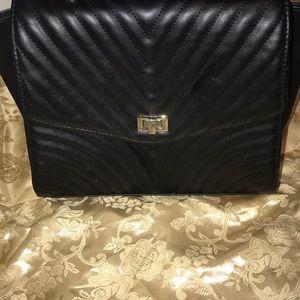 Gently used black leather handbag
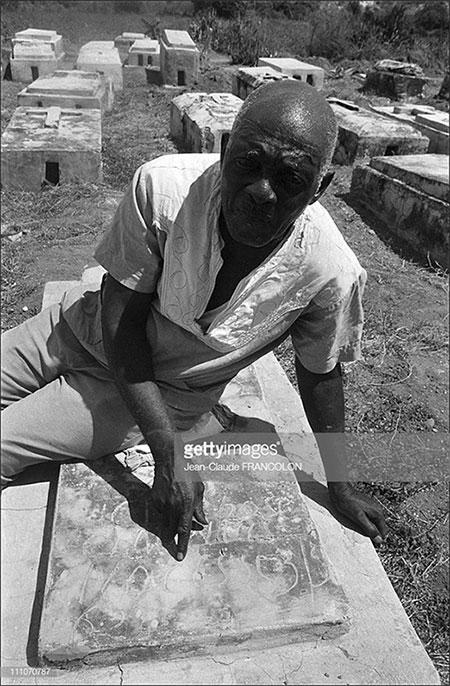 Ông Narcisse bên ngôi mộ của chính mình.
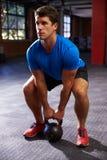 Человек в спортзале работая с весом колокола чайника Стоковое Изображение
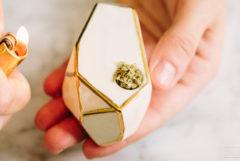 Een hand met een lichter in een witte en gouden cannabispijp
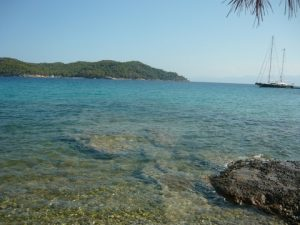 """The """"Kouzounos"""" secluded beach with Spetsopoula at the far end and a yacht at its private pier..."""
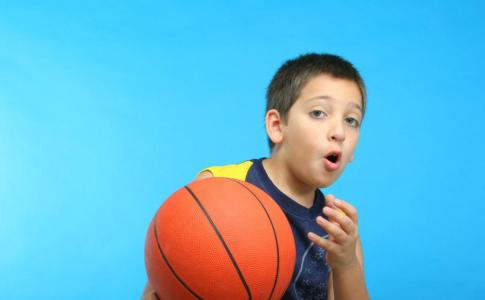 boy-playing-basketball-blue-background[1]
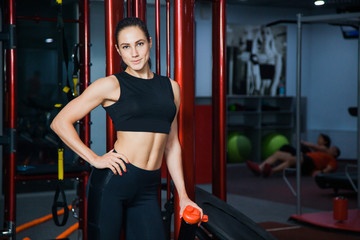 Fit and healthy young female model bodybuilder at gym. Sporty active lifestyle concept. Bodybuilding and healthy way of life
····················
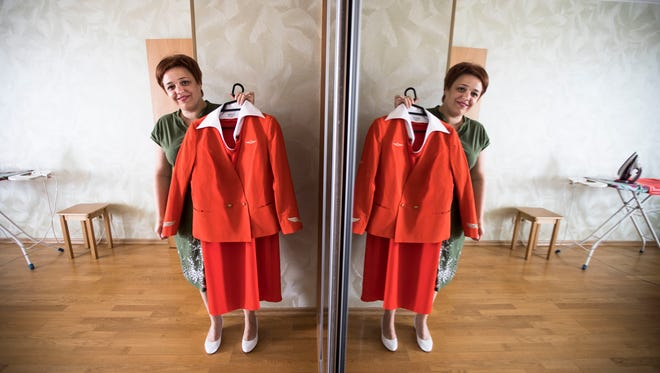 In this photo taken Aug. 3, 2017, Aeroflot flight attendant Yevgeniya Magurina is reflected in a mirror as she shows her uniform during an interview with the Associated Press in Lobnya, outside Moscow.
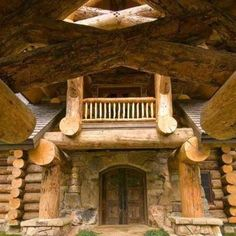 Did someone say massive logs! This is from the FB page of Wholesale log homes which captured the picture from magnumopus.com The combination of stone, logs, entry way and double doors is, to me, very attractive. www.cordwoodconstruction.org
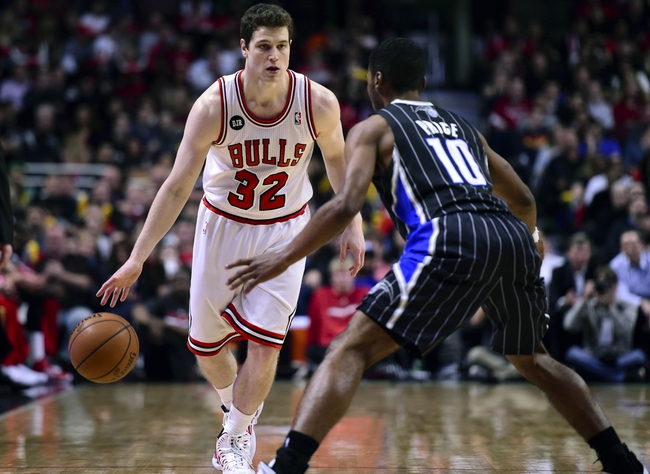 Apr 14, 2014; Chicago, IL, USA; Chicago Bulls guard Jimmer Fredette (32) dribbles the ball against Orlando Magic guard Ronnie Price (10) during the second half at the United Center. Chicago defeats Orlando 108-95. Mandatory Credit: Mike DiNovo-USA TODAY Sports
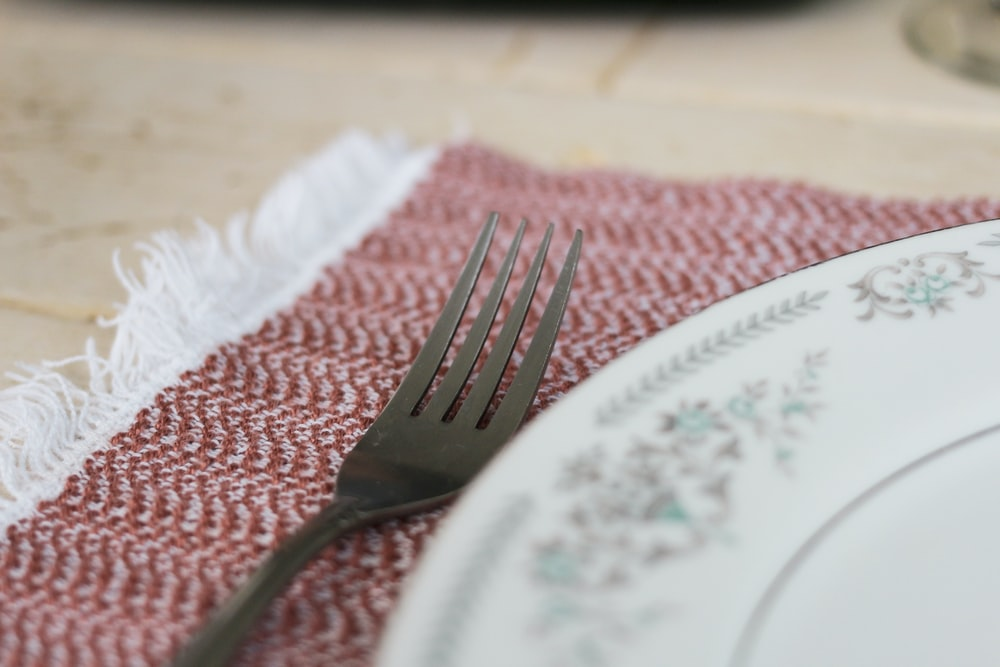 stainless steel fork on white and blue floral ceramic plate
····················
* _What the exercise asks_: Starting at the line above that contains "Ông Narcisse bên ngôi mộ của chính mình.", transcribe every line exactly through the line that contains "Fit and healthy", including that last one, and skip the pictures.

* _Exercise answer_:
 Ông Narcisse bên ngôi mộ của chính mình.
 Человек в спортзале работая с весом колокола чайника Стоковое Изображение
 Een hand met een lichter in een witte en gouden cannabispijp
 """The """"Kouzounos"""" secluded beach with Spetsopoula at the far end and a yacht at its private pier..."""
 boy-playing-basketball-blue-background[1]
 Fit and healthy young female model bodybuilder at gym. Sporty active lifestyle concept. Bodybuilding and healthy way of life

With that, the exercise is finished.